I munched on Gummyworms as I made my way back down Yafo.

A sign in the elevator greeted me with the exciting news that as of today, the heater/boiler is repaired and we will once again have heat and 'constant' hot water.

So far so good. I think I will spend some time tonight working my way through "And Rachel Was His Wife" which I borrowed from Savta. Thus far it is quite enjoyable.

I need to get to a bookstore this week.
I want to pick up some fun stuff for my galavanting.
And I have those 'תלושים' from the office.
They can pay for either clothing or for books...
I'm thinking books are definitely more k'dai. :o)

Sunday, April 29, 2007

All For אפס...

Well, I lucked out when the bosses told me that the office would be closed today so that they could paint. I decided to do some of the random things that have been on my todo list but I never have the chance to do.

Daddy agreed to accompany me on this crazy ride so off we went.
We started here... And were trying to get here:
We eventually found the sign, pulled up to the gate, backed up to pull up to the other gate, created a traffic jam, pulled up to the first gate again and...
Finally, we were in...
Scary looking place, huh? I was a little too intimidated to take pictures inside - but the outside gives you a good enough idea. Well, I think so...
We waited on line behind many people who were all waiting to have their finicky microwaves looked at. The man said that we were very nice people and that we would therefore be helped quickly. "10 minutes," he said. We handed over the microwave and went to sit in the hall. As we found a bench and sat down a man come out and motioned for us to follow him. The 10 minutes had been a matter of seconds PLUS we got a really nice box!!!

**Input data**.
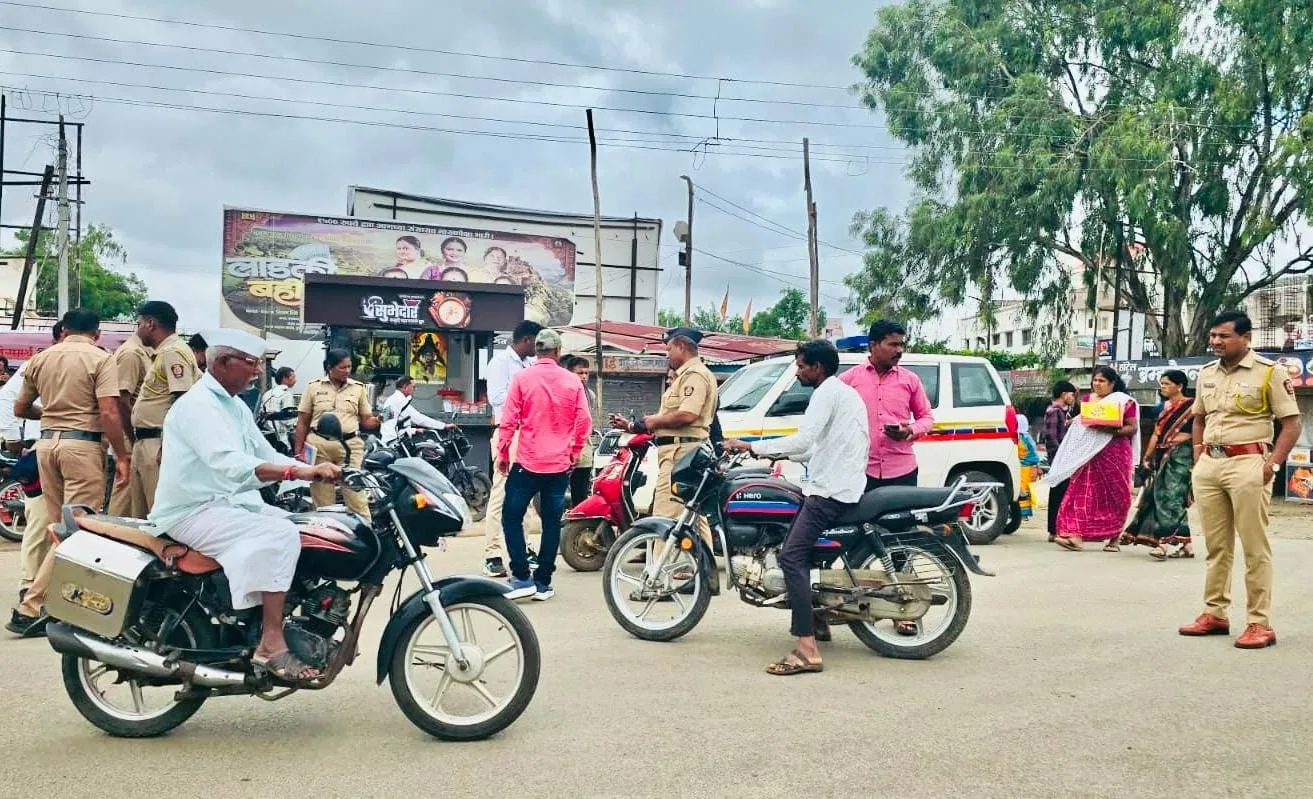 बेशिस्त वाहनचालकांना दहिवडी पोलिसांचा दणका ; फॅन्सी नंबरप्लेट, सायलेन्सर आणि विना सीटबेल्ट चालकांवर कारवाई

**What is needed**. Retype the blog post from "They can pay" up to and including "I think so...", without changing anything.

**Response for this exercise**.
They can pay for either clothing or for books...
I'm thinking books are definitely more k'dai. :o)

Sunday, April 29, 2007

All For אפס...

Well, I lucked out when the bosses told me that the office would be closed today so that they could paint. I decided to do some of the random things that have been on my todo list but I never have the chance to do.

Daddy agreed to accompany me on this crazy ride so off we went.
We started here... And were trying to get here:
We eventually found the sign, pulled up to the gate, backed up to pull up to the other gate, created a traffic jam, pulled up to the first gate again and...
Finally, we were in...
Scary looking place, huh? I was a little too intimidated to take pictures inside - but the outside gives you a good enough idea. Well, I think so...